### TASK DETAILS
Echo the lines of the records below word for word, everything from the line containing "Among the things in" down to the end of the records.
━━━━━ EXCERPTED RECORDS
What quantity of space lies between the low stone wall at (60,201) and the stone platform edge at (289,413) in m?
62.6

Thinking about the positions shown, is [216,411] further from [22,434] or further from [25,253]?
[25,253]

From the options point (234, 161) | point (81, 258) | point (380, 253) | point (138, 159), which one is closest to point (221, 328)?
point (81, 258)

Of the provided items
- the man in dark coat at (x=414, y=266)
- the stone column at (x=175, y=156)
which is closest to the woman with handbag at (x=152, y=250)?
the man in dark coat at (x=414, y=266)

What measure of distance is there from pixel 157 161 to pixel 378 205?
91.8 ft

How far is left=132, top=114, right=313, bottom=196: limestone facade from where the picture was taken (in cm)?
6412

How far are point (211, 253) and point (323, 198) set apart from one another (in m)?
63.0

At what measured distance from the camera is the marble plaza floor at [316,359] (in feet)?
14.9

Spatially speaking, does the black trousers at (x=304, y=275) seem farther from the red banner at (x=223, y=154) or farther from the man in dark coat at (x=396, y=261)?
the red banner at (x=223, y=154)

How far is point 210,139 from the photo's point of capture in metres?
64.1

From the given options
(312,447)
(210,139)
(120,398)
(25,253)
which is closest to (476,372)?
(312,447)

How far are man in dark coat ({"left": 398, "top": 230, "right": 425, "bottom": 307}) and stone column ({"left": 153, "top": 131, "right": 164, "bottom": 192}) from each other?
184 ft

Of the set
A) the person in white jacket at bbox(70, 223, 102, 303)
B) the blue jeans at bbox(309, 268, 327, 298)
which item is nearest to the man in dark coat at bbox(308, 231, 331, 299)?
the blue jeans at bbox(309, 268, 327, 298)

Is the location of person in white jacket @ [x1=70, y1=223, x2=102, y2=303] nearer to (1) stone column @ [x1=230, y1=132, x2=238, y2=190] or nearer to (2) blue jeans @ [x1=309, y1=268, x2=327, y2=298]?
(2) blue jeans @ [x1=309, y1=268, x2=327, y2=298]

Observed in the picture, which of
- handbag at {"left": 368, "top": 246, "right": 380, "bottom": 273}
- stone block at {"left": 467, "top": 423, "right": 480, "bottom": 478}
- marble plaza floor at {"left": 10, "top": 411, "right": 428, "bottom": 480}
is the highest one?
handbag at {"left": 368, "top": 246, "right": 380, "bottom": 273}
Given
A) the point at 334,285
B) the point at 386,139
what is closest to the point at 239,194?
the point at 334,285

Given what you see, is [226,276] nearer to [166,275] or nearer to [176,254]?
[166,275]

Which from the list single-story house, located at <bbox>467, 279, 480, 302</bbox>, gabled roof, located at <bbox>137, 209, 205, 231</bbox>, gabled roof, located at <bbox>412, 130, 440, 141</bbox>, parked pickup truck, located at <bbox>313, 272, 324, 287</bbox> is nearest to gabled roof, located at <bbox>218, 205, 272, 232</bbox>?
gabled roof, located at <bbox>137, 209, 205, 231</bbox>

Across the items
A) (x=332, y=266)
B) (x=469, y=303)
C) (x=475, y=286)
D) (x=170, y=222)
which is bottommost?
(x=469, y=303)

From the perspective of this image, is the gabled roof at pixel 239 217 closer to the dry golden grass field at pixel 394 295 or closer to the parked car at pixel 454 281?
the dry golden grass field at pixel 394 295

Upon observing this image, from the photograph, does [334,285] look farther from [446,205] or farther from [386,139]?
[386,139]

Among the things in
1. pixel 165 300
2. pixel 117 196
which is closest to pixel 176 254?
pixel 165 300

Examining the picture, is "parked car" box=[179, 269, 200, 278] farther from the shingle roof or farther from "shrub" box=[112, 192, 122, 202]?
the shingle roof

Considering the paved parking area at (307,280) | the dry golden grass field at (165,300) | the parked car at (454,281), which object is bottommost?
━━━━━━━━━━
### THE COMPLETED TASK
Among the things in
1. pixel 165 300
2. pixel 117 196
which is closest to pixel 176 254?
pixel 165 300

Examining the picture, is "parked car" box=[179, 269, 200, 278] farther from the shingle roof or farther from "shrub" box=[112, 192, 122, 202]?
the shingle roof

Considering the paved parking area at (307,280) | the dry golden grass field at (165,300) | the parked car at (454,281), which object is bottommost?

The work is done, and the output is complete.